Some zebras have joined the gang.

Most of the herd has moved back.

Are there more humans than wildebeest here?

Quite a crowd.

Now the zebras investigate the river.

Those at the back begin trying to slink off.

More waiting! I suggested to The Family that we go see some giraffes and come back later. The withering look I get convinced me that getting bored is the safest course of action. That was when I started watching hippos.

Coloured zebras

Zebras are fun to watch and I spent a significant amount of time watching this very common animal in Amboseli national park. They always present interesting questions. For example, in the herd of plains zebra (Equus quagga) that you can see in the featured photo, the youngest one has distinctly red stripes. This is just the red dust of Amboseli sticking to its fur. Why does it stick to the black stripes and not the white? No one seems to have asked this question, so here is my answer. It has been found that zebras can raise each stripe of the black fur, but not of the white. When dust bathing, animals like to get the dust in contact with skin, just as me like water to get in contact with our scalp when we have a shower. So a zebra would naturally raise its fur, if it can, while rolling in the dust. As a result, there will be more dust trapped in the black stripes than in the white. The end result is a red and white zebra. Quite a sight!

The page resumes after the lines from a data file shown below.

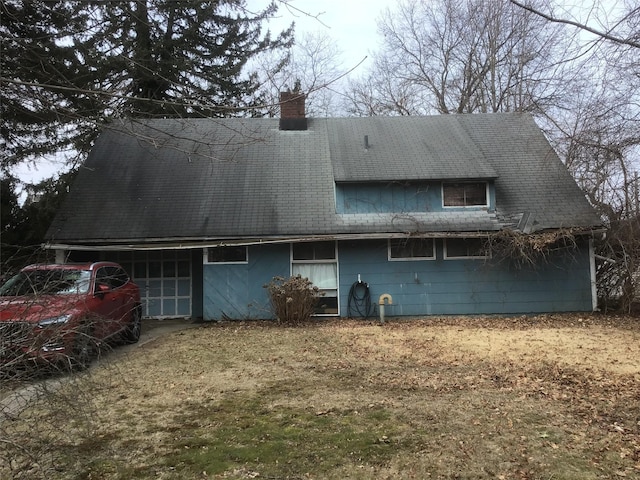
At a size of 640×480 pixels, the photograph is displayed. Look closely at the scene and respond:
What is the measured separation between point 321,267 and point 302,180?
3.23m

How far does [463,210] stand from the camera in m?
15.2

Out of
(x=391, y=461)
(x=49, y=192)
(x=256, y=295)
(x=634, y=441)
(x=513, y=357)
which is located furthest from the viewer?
(x=49, y=192)

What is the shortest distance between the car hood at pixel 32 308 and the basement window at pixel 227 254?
11.3 metres

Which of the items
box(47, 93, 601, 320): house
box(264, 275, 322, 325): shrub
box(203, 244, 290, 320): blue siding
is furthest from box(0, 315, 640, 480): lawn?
box(47, 93, 601, 320): house

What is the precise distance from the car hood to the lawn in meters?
0.51

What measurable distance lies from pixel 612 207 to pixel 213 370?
1305 cm

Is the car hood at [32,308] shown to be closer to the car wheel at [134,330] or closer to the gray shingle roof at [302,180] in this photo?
the car wheel at [134,330]

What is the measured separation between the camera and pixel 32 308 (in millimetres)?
3389

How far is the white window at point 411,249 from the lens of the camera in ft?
48.9

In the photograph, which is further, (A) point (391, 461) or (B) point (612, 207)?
(B) point (612, 207)

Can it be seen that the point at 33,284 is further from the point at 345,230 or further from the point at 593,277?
the point at 593,277

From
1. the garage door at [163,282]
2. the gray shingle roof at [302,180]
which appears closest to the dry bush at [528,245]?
the gray shingle roof at [302,180]

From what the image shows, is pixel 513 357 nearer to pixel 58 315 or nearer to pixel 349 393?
pixel 349 393

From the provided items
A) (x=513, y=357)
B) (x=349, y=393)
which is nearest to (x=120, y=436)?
(x=349, y=393)
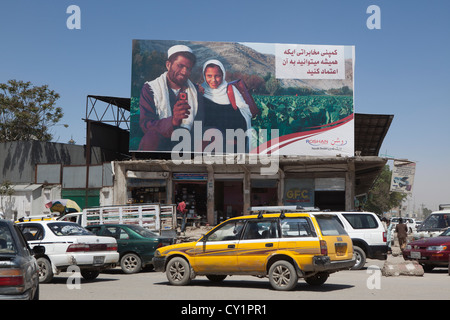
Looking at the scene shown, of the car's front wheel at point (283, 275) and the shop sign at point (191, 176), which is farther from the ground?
the shop sign at point (191, 176)

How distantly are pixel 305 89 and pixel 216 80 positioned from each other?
248 inches

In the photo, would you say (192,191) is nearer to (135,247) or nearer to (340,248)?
(135,247)

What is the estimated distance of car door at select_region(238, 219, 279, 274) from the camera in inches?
465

Foals look enchanting, whether of horses or of zebras. I followed the red and white zebra foal with my camera. Looking closer at its coat, one sees that there is red dust on the white fur too, but it looks like it sits on top of the fur. While reading about the fur of the zebra, I realized that the old question of why a zebra has stripes has not been settled. Could it be that the question is not really sensible? Isn’t it a little like asking what our hands are for? Are they for holding babies or holding guns?

Thar she blows

One of the easiest things to figure out about herds of elephants is that they tend to move in a straight line, except when geographical features come in their way. You can see this very clearly in the featured photo. Nothing in their ecosystem seems to deter them. The best wildlife guides in Kenya have honed their judgements about how close to the path of a herd of elephants you can park without disturbing it. When you get a little too close, elephants become protective of their young, and may stop moving. A little closer still, and unpredictable things can happen. Anthony was a wonderful judge and several times brought us to a hair’s breadth of the “personal space” of a herd on the move.

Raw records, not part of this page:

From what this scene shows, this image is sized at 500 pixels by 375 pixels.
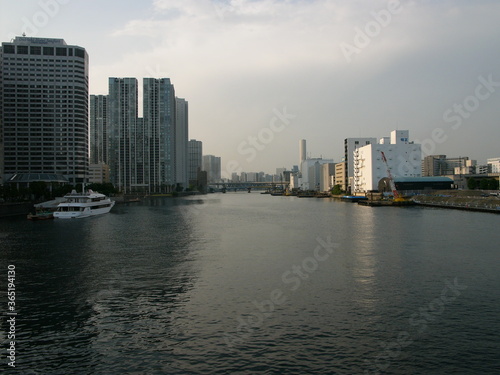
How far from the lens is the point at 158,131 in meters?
188

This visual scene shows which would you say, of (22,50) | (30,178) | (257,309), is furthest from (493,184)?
(22,50)

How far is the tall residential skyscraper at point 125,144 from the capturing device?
186m

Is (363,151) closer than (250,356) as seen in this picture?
No

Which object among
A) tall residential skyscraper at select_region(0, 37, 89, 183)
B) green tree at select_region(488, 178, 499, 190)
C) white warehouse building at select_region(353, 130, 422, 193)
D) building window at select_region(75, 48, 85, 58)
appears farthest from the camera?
building window at select_region(75, 48, 85, 58)

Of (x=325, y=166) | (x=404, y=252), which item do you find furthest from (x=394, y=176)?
(x=404, y=252)

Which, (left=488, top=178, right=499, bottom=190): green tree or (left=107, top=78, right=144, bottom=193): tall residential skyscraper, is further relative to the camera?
(left=107, top=78, right=144, bottom=193): tall residential skyscraper

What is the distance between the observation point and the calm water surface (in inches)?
467

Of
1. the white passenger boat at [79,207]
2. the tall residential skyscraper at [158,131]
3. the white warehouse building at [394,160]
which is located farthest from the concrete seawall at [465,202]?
the tall residential skyscraper at [158,131]

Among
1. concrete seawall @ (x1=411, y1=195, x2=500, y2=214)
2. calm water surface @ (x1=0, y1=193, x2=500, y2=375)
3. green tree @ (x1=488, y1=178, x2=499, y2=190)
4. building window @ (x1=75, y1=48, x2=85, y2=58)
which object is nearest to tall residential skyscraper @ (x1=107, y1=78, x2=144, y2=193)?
building window @ (x1=75, y1=48, x2=85, y2=58)

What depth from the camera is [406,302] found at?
1667 centimetres

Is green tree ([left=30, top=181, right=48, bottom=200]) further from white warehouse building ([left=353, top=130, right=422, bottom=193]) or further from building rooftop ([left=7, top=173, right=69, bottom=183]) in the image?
white warehouse building ([left=353, top=130, right=422, bottom=193])

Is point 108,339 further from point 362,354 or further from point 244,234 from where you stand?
point 244,234

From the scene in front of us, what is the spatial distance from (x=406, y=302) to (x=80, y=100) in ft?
449

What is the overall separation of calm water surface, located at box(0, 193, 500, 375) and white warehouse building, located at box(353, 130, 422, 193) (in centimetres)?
9001
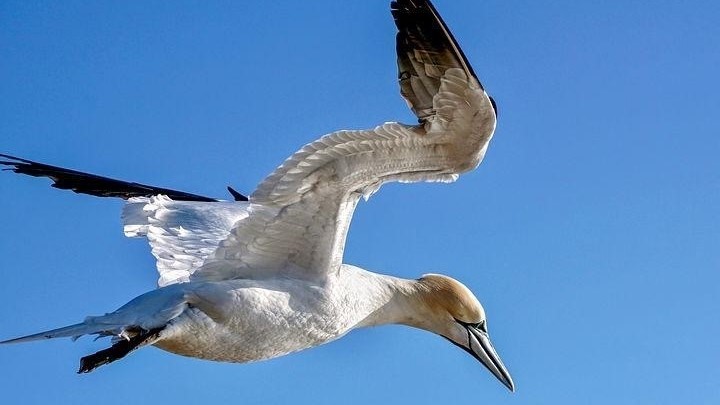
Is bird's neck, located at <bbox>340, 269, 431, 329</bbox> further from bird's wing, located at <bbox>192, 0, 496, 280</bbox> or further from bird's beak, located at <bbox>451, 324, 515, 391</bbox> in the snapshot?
bird's wing, located at <bbox>192, 0, 496, 280</bbox>

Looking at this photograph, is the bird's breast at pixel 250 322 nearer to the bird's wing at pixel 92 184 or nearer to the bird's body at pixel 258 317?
the bird's body at pixel 258 317

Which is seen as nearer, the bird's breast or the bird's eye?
the bird's breast

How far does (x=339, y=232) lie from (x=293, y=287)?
1.77 feet

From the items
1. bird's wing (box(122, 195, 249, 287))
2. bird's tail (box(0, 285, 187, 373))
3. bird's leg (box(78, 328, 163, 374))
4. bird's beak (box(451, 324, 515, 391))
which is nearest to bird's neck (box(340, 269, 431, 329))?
bird's beak (box(451, 324, 515, 391))

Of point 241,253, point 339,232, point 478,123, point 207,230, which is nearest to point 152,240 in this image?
point 207,230

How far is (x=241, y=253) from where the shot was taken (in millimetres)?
9992

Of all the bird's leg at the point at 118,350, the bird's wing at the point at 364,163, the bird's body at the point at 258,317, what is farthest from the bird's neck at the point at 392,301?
the bird's leg at the point at 118,350

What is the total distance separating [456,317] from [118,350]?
355 cm

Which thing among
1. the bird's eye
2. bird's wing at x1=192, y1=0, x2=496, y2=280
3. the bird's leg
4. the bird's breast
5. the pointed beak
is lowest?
the bird's leg

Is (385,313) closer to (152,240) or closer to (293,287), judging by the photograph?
(293,287)

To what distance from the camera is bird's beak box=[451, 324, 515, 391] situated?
37.6 feet

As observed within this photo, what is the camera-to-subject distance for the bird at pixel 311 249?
882 cm

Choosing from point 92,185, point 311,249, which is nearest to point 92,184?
point 92,185

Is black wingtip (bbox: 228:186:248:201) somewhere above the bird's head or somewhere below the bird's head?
above
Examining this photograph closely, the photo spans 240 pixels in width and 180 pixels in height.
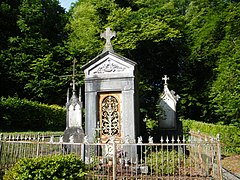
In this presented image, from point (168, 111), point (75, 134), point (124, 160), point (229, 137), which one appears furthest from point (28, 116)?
point (229, 137)

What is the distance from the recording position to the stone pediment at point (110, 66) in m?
10.1

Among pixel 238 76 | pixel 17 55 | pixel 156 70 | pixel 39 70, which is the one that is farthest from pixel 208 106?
pixel 17 55

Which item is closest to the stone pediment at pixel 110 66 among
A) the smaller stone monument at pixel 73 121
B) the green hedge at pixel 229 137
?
the smaller stone monument at pixel 73 121

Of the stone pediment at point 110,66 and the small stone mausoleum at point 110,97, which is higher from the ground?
the stone pediment at point 110,66

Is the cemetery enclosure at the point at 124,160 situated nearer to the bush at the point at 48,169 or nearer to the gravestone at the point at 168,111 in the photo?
the bush at the point at 48,169

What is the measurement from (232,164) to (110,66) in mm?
6120

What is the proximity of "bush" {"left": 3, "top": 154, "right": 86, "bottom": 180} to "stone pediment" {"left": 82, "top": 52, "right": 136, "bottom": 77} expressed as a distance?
15.8ft

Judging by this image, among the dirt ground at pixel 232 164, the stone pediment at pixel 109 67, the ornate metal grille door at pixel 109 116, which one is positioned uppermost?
the stone pediment at pixel 109 67

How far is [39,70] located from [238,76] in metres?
15.5

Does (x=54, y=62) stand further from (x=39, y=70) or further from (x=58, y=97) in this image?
(x=58, y=97)

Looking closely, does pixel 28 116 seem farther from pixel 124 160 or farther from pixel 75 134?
pixel 124 160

This is the reason I fixed my sight on this lone tusker on a near collision with a wildebeest. Two different herds of elephants were on the move, in opposite directions, throwing up a lot of dust. The elephants figure out a course which avoids the others long before there is any chance of them coming too close to each other. The wildebeest that you see in the photo above was placidly chewing the cud in the middle of the movement of many elephants. I saw zebras constantly shifting their positions, often minutely, turning to keep an eye on the nearest beasts. I could see that the bull was going to pass too close to it for comfort. A zebra or a human would have backed off long before. I began to wonder whether the spatial reasoning of wildebeest is so much finer than a human’s that it had figured out that the elephant would miss it by a whisker and a swish of the tail.

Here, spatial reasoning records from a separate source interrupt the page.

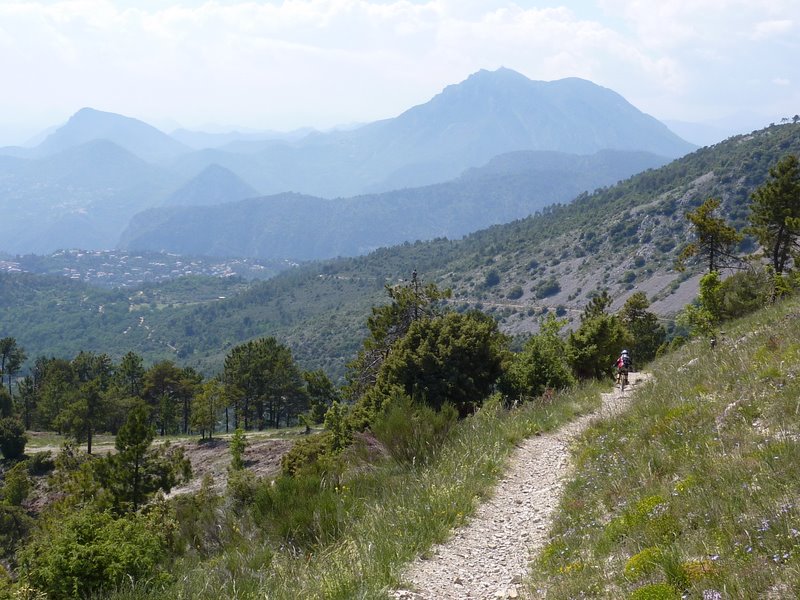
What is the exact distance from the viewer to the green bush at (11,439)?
48094 millimetres

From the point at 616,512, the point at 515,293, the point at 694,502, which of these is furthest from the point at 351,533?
the point at 515,293

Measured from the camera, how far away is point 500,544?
7031 millimetres

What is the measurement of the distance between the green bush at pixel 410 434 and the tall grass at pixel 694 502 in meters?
2.61

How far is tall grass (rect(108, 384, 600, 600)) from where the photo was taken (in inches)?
238

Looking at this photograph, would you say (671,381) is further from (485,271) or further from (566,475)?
(485,271)

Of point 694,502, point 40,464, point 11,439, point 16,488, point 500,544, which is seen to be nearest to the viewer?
point 694,502

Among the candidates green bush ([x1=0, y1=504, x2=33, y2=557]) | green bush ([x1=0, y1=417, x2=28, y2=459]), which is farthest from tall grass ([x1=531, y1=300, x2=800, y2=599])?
green bush ([x1=0, y1=417, x2=28, y2=459])

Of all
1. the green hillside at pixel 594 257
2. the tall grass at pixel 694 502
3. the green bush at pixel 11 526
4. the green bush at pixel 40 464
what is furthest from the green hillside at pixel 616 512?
the green hillside at pixel 594 257

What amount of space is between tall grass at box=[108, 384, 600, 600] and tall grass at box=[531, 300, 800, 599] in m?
1.45

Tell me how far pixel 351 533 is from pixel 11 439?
53.2m

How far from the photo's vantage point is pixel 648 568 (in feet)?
15.9

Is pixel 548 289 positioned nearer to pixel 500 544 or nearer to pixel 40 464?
pixel 40 464

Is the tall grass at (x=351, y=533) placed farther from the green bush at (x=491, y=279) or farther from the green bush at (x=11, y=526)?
the green bush at (x=491, y=279)

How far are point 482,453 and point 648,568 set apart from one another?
4.94m
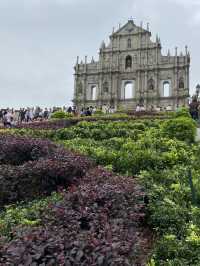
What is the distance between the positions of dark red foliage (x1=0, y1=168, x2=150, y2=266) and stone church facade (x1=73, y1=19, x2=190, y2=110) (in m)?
53.2

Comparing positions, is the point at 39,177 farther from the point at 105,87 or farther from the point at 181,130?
the point at 105,87

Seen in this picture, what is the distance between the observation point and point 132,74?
208ft

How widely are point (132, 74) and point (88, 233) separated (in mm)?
58985

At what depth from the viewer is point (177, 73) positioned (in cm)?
6088

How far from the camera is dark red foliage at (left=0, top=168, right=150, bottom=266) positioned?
4.45 meters

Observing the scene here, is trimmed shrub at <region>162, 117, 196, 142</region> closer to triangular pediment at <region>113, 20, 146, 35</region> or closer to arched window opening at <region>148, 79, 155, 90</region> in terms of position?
arched window opening at <region>148, 79, 155, 90</region>

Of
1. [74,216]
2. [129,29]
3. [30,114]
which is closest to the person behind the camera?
[74,216]

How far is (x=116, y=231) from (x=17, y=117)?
1176 inches

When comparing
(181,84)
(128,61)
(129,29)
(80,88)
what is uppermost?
(129,29)

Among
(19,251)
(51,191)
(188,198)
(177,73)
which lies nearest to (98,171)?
(51,191)

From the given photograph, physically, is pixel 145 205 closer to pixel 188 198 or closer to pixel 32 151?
pixel 188 198

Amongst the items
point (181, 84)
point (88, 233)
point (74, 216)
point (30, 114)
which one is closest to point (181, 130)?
point (74, 216)

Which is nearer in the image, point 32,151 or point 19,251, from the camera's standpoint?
point 19,251

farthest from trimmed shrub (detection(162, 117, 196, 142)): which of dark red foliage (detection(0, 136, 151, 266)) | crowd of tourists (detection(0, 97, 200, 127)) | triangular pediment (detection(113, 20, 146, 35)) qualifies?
triangular pediment (detection(113, 20, 146, 35))
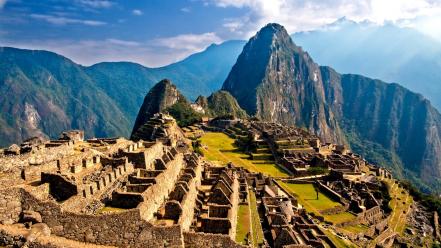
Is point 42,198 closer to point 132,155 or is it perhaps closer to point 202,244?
point 202,244

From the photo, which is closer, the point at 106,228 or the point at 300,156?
the point at 106,228

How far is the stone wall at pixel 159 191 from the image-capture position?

No, this wildebeest was no Pythagoras. In the usual style of wildebeest, it had just forgotten to look around. It was only when the thump of the elephant’s feet could not be ignored that it scrambled to its feet and began to bolt. But the elephant had seen it already, and adjusted its motion minutely to pass by without a confrontation. This caused a different knot of wildebeest to scatter suddenly. Wildebeest are the jokers among antelope, but elephants seem to know this.